-- START --
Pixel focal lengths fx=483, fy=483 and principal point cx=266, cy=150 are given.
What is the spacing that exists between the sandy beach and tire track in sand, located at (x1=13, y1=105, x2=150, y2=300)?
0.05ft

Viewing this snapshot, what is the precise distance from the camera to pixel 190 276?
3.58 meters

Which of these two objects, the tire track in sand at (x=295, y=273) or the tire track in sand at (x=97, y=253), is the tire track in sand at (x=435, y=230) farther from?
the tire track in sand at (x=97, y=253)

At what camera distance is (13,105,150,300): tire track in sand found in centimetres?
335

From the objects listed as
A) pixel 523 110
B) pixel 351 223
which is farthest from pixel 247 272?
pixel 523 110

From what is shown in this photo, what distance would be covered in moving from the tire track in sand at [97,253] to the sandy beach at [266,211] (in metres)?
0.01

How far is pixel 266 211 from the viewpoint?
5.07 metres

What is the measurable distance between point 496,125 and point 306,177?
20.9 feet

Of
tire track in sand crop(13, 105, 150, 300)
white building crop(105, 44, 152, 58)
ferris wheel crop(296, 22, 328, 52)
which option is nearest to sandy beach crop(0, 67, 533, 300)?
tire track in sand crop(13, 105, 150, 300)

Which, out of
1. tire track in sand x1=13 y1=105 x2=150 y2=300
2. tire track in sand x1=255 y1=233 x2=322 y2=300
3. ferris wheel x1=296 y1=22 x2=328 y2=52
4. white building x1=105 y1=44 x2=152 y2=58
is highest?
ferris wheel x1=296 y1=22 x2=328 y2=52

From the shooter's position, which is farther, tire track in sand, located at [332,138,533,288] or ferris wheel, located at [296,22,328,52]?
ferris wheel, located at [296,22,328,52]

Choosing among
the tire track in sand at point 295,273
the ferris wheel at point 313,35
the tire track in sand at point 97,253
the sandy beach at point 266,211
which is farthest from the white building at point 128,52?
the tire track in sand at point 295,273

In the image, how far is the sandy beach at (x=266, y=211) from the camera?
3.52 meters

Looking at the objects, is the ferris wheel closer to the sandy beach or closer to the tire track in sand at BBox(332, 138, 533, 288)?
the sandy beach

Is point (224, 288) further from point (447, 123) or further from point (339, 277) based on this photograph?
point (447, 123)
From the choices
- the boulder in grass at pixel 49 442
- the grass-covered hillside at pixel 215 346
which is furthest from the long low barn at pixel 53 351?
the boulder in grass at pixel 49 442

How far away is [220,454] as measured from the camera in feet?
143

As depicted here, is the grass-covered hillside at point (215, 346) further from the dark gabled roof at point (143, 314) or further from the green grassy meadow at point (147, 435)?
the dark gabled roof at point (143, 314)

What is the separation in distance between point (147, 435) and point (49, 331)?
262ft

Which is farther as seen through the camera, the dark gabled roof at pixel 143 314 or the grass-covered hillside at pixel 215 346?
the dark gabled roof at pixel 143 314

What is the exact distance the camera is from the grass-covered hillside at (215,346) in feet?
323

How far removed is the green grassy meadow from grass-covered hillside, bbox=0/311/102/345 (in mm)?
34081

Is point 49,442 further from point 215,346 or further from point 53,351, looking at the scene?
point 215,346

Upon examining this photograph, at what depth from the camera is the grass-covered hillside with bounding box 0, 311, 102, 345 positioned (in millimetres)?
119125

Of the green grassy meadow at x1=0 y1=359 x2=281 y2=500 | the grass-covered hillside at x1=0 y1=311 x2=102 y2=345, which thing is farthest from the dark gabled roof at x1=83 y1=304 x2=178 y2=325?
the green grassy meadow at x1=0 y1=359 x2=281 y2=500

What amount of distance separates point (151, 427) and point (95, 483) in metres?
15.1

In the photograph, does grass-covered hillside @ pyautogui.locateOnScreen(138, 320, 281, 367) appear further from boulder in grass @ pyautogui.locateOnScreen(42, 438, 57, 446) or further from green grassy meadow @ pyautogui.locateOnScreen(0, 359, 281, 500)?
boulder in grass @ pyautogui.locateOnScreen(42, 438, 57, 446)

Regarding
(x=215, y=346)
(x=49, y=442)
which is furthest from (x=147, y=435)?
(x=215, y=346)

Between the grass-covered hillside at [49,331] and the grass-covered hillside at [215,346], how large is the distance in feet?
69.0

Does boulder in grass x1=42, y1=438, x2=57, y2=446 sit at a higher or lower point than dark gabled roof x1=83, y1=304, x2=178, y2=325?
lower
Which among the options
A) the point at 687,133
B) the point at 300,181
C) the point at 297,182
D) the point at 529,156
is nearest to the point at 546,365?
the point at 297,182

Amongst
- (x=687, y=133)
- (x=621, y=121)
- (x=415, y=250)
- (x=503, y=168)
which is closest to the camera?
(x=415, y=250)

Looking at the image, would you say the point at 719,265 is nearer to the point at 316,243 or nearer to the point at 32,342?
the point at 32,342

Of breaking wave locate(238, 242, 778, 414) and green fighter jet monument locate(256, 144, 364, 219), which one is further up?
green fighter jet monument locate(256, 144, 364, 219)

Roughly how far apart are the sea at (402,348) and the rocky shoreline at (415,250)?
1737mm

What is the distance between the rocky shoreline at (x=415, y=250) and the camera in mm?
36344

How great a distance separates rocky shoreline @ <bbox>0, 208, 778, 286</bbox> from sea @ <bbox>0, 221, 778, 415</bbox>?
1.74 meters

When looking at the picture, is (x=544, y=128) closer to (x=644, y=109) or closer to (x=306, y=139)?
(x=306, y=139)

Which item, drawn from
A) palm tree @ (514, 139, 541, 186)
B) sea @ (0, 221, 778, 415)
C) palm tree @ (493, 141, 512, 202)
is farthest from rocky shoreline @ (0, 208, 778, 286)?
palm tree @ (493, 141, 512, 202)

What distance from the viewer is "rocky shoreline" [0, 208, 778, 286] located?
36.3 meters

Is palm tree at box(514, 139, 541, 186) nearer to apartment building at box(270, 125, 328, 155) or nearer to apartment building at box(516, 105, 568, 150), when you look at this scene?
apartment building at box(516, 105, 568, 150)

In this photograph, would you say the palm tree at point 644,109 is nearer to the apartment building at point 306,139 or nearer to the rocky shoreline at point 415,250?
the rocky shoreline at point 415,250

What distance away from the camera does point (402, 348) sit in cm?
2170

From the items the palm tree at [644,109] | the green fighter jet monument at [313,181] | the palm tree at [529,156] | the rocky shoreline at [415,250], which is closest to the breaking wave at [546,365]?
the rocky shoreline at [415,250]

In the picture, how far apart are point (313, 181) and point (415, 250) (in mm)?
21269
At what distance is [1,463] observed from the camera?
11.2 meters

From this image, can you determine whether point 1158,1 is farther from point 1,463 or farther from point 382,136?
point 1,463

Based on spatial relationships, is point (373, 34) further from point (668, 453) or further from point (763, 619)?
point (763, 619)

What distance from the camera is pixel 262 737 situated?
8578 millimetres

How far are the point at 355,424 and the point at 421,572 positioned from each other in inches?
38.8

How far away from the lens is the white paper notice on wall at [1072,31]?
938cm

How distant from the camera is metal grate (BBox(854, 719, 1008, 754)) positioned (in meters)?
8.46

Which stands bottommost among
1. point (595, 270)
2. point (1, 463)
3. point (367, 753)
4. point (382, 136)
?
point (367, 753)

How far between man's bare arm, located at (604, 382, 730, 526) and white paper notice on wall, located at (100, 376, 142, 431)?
-- END --
WORK REQUIRED: Render the listing, from the line that contains "How far away from" through the end of the listing, as a JSON list of strings with one string per line and blank lines omitted.

WORKED SOLUTION:
[
  "How far away from the lens is the white paper notice on wall at [1072,31]?",
  "938cm",
  "How distant from the camera is metal grate (BBox(854, 719, 1008, 754)) positioned (in meters)?",
  "8.46",
  "Which stands bottommost among",
  "1. point (595, 270)",
  "2. point (1, 463)",
  "3. point (367, 753)",
  "4. point (382, 136)",
  "?",
  "point (367, 753)",
  "How far between man's bare arm, located at (604, 382, 730, 526) and white paper notice on wall, located at (100, 376, 142, 431)?"
]